**Information given:**

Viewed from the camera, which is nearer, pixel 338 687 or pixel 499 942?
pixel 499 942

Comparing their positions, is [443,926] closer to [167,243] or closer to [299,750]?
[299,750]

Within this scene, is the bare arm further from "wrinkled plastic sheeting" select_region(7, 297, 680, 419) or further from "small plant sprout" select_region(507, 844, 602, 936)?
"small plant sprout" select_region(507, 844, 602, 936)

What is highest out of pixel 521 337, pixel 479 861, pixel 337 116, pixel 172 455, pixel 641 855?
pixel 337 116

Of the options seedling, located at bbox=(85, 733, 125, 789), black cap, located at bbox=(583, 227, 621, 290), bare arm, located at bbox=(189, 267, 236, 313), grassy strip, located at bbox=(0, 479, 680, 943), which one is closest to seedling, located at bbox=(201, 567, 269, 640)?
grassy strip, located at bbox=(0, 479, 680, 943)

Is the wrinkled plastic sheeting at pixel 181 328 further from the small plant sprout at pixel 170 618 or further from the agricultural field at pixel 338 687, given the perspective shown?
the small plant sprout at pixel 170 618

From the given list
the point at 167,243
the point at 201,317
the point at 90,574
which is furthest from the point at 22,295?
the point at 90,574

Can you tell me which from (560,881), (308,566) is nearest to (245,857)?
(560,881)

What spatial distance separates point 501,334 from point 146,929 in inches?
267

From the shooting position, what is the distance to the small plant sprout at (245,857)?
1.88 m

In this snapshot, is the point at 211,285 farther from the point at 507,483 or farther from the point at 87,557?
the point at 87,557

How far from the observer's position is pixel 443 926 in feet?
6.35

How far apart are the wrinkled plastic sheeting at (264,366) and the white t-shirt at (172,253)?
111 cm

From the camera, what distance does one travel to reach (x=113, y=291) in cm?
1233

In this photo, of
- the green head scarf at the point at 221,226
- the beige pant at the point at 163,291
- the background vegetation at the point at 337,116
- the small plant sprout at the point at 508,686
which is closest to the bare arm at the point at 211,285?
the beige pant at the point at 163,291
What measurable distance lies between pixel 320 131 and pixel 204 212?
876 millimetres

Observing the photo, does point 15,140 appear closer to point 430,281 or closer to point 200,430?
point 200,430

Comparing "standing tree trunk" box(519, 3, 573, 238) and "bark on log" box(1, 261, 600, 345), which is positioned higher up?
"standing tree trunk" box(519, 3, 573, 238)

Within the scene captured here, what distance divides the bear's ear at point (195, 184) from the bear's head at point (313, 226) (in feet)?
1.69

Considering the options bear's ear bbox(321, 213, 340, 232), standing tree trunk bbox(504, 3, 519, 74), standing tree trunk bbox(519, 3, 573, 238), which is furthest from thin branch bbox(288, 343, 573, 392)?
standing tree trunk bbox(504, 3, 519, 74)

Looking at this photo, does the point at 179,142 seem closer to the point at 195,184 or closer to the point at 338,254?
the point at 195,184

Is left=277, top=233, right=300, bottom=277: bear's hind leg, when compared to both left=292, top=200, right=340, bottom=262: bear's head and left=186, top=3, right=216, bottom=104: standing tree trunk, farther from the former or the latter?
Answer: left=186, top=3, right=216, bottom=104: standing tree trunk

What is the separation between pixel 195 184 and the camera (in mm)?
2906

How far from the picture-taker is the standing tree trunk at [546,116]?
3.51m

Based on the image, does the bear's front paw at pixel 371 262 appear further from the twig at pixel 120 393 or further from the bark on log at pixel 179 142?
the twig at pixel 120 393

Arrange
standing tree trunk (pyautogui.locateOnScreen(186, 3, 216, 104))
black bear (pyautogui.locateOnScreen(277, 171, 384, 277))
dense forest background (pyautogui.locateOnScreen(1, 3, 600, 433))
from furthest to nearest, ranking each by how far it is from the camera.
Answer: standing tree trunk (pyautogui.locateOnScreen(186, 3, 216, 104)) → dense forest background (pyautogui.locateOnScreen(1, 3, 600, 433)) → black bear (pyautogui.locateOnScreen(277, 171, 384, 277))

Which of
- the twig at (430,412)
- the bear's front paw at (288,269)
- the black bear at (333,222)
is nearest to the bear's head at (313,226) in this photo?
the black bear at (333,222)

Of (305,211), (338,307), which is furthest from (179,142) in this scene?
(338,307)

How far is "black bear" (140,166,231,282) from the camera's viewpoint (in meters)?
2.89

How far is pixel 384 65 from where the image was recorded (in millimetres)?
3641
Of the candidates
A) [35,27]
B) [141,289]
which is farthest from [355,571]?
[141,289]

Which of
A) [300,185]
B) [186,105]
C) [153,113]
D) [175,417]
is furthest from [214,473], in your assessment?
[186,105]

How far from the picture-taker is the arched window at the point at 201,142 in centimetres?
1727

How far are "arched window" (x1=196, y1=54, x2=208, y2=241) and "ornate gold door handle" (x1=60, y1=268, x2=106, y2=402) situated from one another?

**What this task involves:**
Can you format the data above as a Markdown table with two columns, Row and Line, giving each nonblank line its own numbered row?

**Task answer:**
| Row | Line |
|---|---|
| 1 | Viewed from the camera, which is nearer, pixel 338 687 or pixel 499 942? |
| 2 | pixel 499 942 |
| 3 | Comparing their positions, is [443,926] closer to [167,243] or closer to [299,750]? |
| 4 | [299,750] |
| 5 | Within this scene, is the bare arm further from "wrinkled plastic sheeting" select_region(7, 297, 680, 419) or further from "small plant sprout" select_region(507, 844, 602, 936)? |
| 6 | "small plant sprout" select_region(507, 844, 602, 936) |
| 7 | What is highest out of pixel 521 337, pixel 479 861, pixel 337 116, pixel 172 455, pixel 641 855? |
| 8 | pixel 337 116 |
| 9 | Of the options seedling, located at bbox=(85, 733, 125, 789), black cap, located at bbox=(583, 227, 621, 290), bare arm, located at bbox=(189, 267, 236, 313), grassy strip, located at bbox=(0, 479, 680, 943), which one is closest to seedling, located at bbox=(201, 567, 269, 640)? |
| 10 | grassy strip, located at bbox=(0, 479, 680, 943) |
| 11 | Is the wrinkled plastic sheeting at pixel 181 328 further from the small plant sprout at pixel 170 618 or further from the agricultural field at pixel 338 687, given the perspective shown? |
| 12 | the small plant sprout at pixel 170 618 |
| 13 | From the given list |
| 14 | the point at 167,243 |
| 15 | the point at 201,317 |
| 16 | the point at 90,574 |
| 17 | which is furthest from the point at 22,295? |
| 18 | the point at 90,574 |
| 19 | Can you tell me which from (560,881), (308,566) is nearest to (245,857)? |
| 20 | (560,881) |
| 21 | What spatial distance separates point 501,334 from point 146,929 in inches? |
| 22 | 267 |
| 23 | From the shooting position, what is the distance to the small plant sprout at (245,857)? |
| 24 | 1.88 m |
| 25 | In this snapshot, is the point at 211,285 farther from the point at 507,483 or farther from the point at 87,557? |
| 26 | the point at 87,557 |
| 27 | How far from the observer's position is pixel 443 926 in feet? |
| 28 | 6.35 |
| 29 | How far apart are the wrinkled plastic sheeting at (264,366) and the white t-shirt at (172,253)? |
| 30 | 111 cm |
| 31 | From the camera, what distance does one travel to reach (x=113, y=291) in cm? |
| 32 | 1233 |
| 33 | In this photo, of |
| 34 | - the green head scarf at the point at 221,226 |
| 35 | - the beige pant at the point at 163,291 |
| 36 | - the background vegetation at the point at 337,116 |
| 37 | - the small plant sprout at the point at 508,686 |
| 38 | which is closest to the bare arm at the point at 211,285? |
| 39 | the beige pant at the point at 163,291 |
| 40 | What measurable distance lies between pixel 320 131 and pixel 204 212? |
| 41 | 876 millimetres |
| 42 | Observing the photo, does point 15,140 appear closer to point 430,281 or closer to point 200,430? |
| 43 | point 200,430 |
| 44 | Comparing "standing tree trunk" box(519, 3, 573, 238) and "bark on log" box(1, 261, 600, 345), which is positioned higher up? |
| 45 | "standing tree trunk" box(519, 3, 573, 238) |
| 46 | Within the scene captured here, what distance divides the bear's ear at point (195, 184) from the bear's head at point (313, 226) (in feet)? |
| 47 | 1.69 |
| 48 | Considering the options bear's ear bbox(321, 213, 340, 232), standing tree trunk bbox(504, 3, 519, 74), standing tree trunk bbox(519, 3, 573, 238), which is furthest from thin branch bbox(288, 343, 573, 392)? |
| 49 | standing tree trunk bbox(504, 3, 519, 74) |
| 50 | Looking at this photo, does the point at 179,142 seem closer to the point at 195,184 or closer to the point at 338,254? |
| 51 | the point at 195,184 |
| 52 | Is left=277, top=233, right=300, bottom=277: bear's hind leg, when compared to both left=292, top=200, right=340, bottom=262: bear's head and left=186, top=3, right=216, bottom=104: standing tree trunk, farther from the former or the latter? |
| 53 | Answer: left=186, top=3, right=216, bottom=104: standing tree trunk |
| 54 | What is the separation between pixel 195 184 and the camera (in mm)? |
| 55 | 2906 |
| 56 | How far from the picture-taker is the standing tree trunk at [546,116]? |
| 57 | 3.51m |
| 58 | Based on the image, does the bear's front paw at pixel 371 262 appear further from the twig at pixel 120 393 or further from the bark on log at pixel 179 142? |
| 59 | the twig at pixel 120 393 |
| 60 | Arrange |
| 61 | standing tree trunk (pyautogui.locateOnScreen(186, 3, 216, 104)) |
| 62 | black bear (pyautogui.locateOnScreen(277, 171, 384, 277)) |
| 63 | dense forest background (pyautogui.locateOnScreen(1, 3, 600, 433)) |
| 64 | from furthest to nearest, ranking each by how far it is from the camera. |
| 65 | Answer: standing tree trunk (pyautogui.locateOnScreen(186, 3, 216, 104)) → dense forest background (pyautogui.locateOnScreen(1, 3, 600, 433)) → black bear (pyautogui.locateOnScreen(277, 171, 384, 277)) |
| 66 | Which of |
| 67 | - the twig at (430,412) |
| 68 | - the bear's front paw at (288,269) |
| 69 | - the black bear at (333,222) |
| 70 | is nearest to the bear's head at (313,226) in this photo? |
| 71 | the black bear at (333,222) |
| 72 | Of (305,211), (338,307), which is furthest from (179,142) in this scene? |
| 73 | (338,307) |
| 74 | How far is "black bear" (140,166,231,282) from the camera's viewpoint (in meters)? |
| 75 | 2.89 |
| 76 | How far is pixel 384 65 from where the image was recorded (in millimetres)? |
| 77 | 3641 |
| 78 | Of the candidates |
| 79 | A) [35,27] |
| 80 | B) [141,289] |
| 81 | which is farthest from [355,571]? |
| 82 | [141,289] |
| 83 | Which of |
| 84 | A) [300,185] |
| 85 | B) [186,105] |
| 86 | C) [153,113] |
| 87 | D) [175,417] |
| 88 | is furthest from [214,473], in your assessment? |
| 89 | [186,105] |
| 90 | How far from the picture-taker is the arched window at the point at 201,142 in centimetres? |
| 91 | 1727 |
| 92 | How far are "arched window" (x1=196, y1=54, x2=208, y2=241) and "ornate gold door handle" (x1=60, y1=268, x2=106, y2=402) situated from one another? |